_Text segment:_
==========

Among the poorer Arabs, only the Egyptians seem ambivalent about Saddam. That is probably because they are preoccupied with their own serious economic problems and, in any case, they have never been enthusiastic about an Arab leader who is not an Egyptian. Tens of thousands of Egyptians who recently returned from working in Iraq have no illusions about his regime. Even so, two and a half weeks after the war began, Egyptian opposition groups, including the Muslim Brotherhood and various leftist political parties, issued a statement condemning the “brutal attack launched by the American and Allied Forces,” which includes 45,000 Egyptian troops. Meanwhile, more than 50,000 Egyptians are reported to have been conscripted into Iraqi military service.
When no one else has been able to do so, Saddam offers many Arabs dreams of unity, with which they could finally achieve a respected place in the world; of prosperity, which could be brought about by an equitable distribution of Arab oil wealth;* of Israel’s defeat, which would enable the Palestinians to have justice.
Shortly before January 16, I had dinner in Amman with Daoud Kuttab, a well-known Palestinian journalist who was visiting from Jerusalem. He recalled the powerful effect that Saddam, before the Kuwait crisis, had on Palestinians in the occupied territories when he threatened to “burn half of Israel.” Throughout the intifada, Kuttab said, Palestinians watched as Israelis managed to carry on their everyday lives, going apparently unperturbed to the beach or to concerts. “Then this guy six hundred miles away makes a statement,” Kuttab said, “and all of a sudden we see Israelis rushing out to get gas masks.”

==========

Stored entries
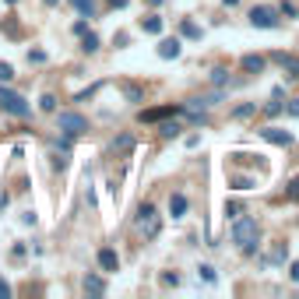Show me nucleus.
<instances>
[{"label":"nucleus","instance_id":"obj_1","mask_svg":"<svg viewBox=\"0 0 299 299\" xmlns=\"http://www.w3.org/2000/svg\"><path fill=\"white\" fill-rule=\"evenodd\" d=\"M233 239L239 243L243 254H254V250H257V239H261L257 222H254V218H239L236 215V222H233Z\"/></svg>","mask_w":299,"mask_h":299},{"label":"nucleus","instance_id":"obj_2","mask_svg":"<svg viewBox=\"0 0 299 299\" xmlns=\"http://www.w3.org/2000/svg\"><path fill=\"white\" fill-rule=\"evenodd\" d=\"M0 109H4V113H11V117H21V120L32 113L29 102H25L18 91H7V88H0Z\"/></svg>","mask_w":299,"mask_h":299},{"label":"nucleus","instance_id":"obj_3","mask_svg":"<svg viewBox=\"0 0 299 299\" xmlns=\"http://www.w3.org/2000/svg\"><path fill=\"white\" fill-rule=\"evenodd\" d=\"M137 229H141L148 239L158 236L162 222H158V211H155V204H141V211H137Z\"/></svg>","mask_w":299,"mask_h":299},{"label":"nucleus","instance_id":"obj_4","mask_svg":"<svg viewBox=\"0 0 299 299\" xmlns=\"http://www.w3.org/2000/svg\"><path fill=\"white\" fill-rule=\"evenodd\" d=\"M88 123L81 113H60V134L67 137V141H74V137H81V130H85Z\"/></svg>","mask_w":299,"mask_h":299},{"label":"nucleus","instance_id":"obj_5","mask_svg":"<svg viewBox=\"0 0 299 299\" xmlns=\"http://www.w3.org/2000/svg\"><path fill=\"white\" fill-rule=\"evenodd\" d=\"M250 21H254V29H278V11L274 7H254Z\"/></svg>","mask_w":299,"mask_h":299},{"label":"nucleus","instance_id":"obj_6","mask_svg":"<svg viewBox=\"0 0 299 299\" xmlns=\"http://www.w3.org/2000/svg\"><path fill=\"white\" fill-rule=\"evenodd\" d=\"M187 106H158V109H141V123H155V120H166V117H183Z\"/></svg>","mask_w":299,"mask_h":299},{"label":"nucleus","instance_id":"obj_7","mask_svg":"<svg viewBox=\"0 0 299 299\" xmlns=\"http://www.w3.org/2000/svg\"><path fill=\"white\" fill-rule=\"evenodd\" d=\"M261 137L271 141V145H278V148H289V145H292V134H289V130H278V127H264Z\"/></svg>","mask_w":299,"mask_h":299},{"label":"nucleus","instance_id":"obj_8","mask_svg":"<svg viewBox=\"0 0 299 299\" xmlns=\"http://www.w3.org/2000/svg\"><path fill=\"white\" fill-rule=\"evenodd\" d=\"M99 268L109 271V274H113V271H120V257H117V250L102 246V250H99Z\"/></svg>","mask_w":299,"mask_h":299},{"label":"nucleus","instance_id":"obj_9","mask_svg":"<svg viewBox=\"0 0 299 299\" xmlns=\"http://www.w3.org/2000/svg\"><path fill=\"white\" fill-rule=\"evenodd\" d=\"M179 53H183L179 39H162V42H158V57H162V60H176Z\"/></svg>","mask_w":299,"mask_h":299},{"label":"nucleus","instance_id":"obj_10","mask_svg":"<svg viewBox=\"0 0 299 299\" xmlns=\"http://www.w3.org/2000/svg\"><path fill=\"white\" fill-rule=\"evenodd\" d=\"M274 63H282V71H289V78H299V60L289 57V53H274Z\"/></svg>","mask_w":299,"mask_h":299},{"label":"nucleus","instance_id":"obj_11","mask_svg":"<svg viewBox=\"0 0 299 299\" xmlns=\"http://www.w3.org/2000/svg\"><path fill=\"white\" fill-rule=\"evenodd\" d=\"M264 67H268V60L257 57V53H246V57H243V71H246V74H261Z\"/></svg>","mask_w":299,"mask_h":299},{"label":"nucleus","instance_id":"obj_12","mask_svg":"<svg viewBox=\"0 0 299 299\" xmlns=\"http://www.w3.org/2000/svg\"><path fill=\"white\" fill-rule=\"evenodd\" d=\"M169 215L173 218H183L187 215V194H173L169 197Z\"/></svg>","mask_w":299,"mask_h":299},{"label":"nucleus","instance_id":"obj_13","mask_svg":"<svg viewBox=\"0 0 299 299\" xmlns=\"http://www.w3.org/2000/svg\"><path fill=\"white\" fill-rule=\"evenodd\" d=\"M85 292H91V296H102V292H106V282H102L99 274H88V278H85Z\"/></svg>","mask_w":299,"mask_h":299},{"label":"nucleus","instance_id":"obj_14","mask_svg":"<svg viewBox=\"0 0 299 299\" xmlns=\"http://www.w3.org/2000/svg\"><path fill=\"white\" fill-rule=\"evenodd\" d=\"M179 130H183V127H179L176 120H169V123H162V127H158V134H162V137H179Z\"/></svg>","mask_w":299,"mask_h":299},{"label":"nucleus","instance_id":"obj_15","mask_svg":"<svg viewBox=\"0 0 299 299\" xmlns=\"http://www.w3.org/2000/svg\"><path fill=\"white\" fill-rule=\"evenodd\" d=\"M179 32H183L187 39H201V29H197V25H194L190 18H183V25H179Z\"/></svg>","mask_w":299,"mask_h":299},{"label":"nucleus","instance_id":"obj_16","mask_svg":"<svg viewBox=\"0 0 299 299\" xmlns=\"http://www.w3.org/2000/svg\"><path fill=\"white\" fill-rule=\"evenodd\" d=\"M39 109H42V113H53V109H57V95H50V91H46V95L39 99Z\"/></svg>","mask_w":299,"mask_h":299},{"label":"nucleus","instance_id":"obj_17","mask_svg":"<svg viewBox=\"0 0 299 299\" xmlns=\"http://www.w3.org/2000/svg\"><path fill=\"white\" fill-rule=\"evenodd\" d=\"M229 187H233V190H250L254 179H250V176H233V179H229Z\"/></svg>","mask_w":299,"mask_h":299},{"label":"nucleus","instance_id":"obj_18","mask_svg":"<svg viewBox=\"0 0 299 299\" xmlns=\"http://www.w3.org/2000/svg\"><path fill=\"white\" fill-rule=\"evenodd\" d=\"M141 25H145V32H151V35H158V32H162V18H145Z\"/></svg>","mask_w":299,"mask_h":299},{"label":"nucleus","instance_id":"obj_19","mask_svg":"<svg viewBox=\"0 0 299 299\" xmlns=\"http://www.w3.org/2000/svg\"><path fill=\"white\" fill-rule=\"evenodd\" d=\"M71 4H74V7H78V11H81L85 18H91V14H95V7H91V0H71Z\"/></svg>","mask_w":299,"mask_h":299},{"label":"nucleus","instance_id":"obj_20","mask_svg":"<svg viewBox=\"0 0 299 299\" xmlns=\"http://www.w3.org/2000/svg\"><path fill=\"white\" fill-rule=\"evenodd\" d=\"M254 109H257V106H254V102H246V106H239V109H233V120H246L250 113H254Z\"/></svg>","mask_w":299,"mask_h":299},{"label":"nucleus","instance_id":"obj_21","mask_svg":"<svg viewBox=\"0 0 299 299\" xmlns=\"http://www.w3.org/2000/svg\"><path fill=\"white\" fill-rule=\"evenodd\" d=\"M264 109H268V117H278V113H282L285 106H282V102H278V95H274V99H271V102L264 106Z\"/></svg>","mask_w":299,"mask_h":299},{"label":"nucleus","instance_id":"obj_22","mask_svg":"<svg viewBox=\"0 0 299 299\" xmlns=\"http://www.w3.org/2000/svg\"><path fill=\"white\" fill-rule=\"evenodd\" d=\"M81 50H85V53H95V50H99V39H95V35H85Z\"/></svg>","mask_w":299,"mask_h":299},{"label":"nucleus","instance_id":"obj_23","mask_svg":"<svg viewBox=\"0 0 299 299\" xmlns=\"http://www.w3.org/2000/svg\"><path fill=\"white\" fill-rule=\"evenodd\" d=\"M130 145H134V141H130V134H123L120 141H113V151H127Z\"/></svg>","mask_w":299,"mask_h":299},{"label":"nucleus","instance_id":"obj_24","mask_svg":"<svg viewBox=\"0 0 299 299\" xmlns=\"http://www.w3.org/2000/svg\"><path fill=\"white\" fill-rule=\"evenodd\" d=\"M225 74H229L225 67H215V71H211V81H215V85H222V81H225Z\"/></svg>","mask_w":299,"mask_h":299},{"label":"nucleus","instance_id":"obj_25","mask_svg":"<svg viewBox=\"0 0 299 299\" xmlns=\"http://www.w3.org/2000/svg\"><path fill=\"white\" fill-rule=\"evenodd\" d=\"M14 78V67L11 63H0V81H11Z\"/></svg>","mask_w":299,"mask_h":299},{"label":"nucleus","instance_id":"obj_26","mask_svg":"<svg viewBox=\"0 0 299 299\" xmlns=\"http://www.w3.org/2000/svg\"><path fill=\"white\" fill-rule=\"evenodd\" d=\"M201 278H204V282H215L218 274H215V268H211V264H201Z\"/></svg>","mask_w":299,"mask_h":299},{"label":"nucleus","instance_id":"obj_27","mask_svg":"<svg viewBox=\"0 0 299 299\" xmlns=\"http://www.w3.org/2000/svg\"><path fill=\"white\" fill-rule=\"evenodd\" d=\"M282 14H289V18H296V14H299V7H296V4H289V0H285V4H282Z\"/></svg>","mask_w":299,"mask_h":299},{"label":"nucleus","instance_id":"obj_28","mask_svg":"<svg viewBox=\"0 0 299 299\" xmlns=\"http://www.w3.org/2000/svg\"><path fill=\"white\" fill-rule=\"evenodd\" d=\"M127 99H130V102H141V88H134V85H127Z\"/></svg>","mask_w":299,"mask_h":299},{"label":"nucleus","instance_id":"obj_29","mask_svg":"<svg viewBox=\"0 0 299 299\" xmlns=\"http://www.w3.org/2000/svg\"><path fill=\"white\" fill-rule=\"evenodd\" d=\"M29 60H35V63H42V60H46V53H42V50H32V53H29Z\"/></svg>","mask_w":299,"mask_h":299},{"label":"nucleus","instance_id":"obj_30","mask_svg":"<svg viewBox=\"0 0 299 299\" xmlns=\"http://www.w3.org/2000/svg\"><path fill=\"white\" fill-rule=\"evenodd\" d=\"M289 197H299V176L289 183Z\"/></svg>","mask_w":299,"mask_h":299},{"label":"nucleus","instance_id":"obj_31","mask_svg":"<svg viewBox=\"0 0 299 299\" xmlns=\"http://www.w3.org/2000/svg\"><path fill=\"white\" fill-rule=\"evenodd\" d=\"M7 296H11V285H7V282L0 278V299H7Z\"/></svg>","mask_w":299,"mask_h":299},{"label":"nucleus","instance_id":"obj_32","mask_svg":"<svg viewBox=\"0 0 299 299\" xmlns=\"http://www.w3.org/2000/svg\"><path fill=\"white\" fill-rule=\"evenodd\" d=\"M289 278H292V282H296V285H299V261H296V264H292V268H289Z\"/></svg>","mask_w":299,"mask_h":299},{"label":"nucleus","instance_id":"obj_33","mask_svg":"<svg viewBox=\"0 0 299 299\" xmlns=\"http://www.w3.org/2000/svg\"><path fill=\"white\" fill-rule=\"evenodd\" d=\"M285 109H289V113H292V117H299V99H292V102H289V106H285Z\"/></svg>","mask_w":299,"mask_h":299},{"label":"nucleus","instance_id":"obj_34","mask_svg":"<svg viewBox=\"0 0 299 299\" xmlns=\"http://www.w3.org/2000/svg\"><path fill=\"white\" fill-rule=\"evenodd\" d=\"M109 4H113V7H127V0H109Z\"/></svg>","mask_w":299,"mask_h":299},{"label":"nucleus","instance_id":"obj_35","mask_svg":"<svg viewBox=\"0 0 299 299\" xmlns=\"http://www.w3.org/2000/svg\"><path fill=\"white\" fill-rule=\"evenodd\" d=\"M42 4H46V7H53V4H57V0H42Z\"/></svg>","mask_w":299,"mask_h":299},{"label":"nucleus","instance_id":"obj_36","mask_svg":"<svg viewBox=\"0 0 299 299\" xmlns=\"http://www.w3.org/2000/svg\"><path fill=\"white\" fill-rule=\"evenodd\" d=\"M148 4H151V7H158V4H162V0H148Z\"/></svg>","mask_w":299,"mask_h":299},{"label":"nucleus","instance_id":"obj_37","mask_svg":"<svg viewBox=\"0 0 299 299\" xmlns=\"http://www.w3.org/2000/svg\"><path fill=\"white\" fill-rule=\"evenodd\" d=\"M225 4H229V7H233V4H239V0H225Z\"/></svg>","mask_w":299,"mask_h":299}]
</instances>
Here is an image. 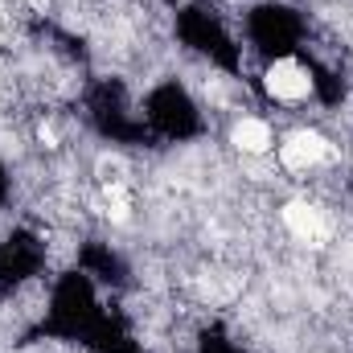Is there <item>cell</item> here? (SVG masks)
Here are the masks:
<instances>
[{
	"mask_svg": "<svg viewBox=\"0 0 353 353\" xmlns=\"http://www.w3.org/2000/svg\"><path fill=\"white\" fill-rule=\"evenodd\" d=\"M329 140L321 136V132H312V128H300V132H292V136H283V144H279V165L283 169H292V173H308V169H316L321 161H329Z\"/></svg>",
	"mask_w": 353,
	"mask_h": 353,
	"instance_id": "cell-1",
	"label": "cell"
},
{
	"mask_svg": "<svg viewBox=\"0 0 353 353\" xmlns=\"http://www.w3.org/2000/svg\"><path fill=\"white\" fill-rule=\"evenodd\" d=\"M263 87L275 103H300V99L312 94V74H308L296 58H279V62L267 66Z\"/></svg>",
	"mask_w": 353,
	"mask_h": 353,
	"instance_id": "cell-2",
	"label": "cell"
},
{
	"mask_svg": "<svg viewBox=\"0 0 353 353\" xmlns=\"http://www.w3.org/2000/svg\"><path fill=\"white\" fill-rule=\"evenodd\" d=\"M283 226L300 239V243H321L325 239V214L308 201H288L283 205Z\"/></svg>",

==========

_Instructions:_
1) In the passage on Arab attitudes toward Saddam, how many Egyptian troops are among the American and Allied forces?
2) Turn the paragraph of the passage on Arab attitudes toward Saddam that starts "When no one else has been able to do so" into a short list, keeping its main points.
3) Proceed with the passage on Arab attitudes toward Saddam, picking up after its final sentence.
The rows have no connection to the passage on Arab attitudes toward Saddam.

_Results for each task:_
1) 45,000.

2)
When no one else has been able to, Saddam offers many Arabs dreams of:
- unity, which could finally give them a respected place in the world
- prosperity, through an equitable distribution of Arab oil wealth
- Israel's defeat, which would let the Palestinians have justice

3)
The desperation for change of some sort runs deep. Since the end of the Second World War, when most of the twenty-one Arab states became independent, not a single one has developed a stable working democracy, although there have been increasingly free elections in countries like Algeria and Jordan and some degree of press freedom in these and a few other Arab countries. Having been dominated by Turkish and then European governors for hundreds of years, Arab societies were susceptible to military dictatorship. Widespread popular demands for the destruction of Israel helped to give an element of popular legitimacy to dictatorships that otherwise would have enjoyed little or none. The central planning accompanying authoritarian rule has helped to produce economic stagnation in the poorer Arab countries.
To the West, Saddam’s rule has been appalling. To ordinary Arabs, especially those who do not have to live in Iraq, his authoritarian style and his ruthless treatment of dissidents are not unusual. In any case, these Arabs don’t look to Saddam as a model for government, but they are drawn to him by the way he addresses grievances over Israel or “Western imperialism” that are widely viewed by Arabs as being responsible for the retarded political development of their societies.
What gives Saddam his popularity, moreover, is not so much what he says as what he does. Like Nasser, he is a charismatic leader, but unlike Nasser, he does something besides talk. Arabs who have grown used to the fruitless wrangling over disputes involving, say, the Palestinians or Lebanon were deeply impressed with how Saddam, after Kuwait’s leaders refused to consider his various demands concerning oil, simply snatched the country in a matter of hours. “I have always hated Saddam because I am a liberal,” a Palestinian friend told me. “But he brings out the ‘dictator’ in me. Now I am all the way for Saddam. We Palestinians are drowning, and he is throwing us a rope.”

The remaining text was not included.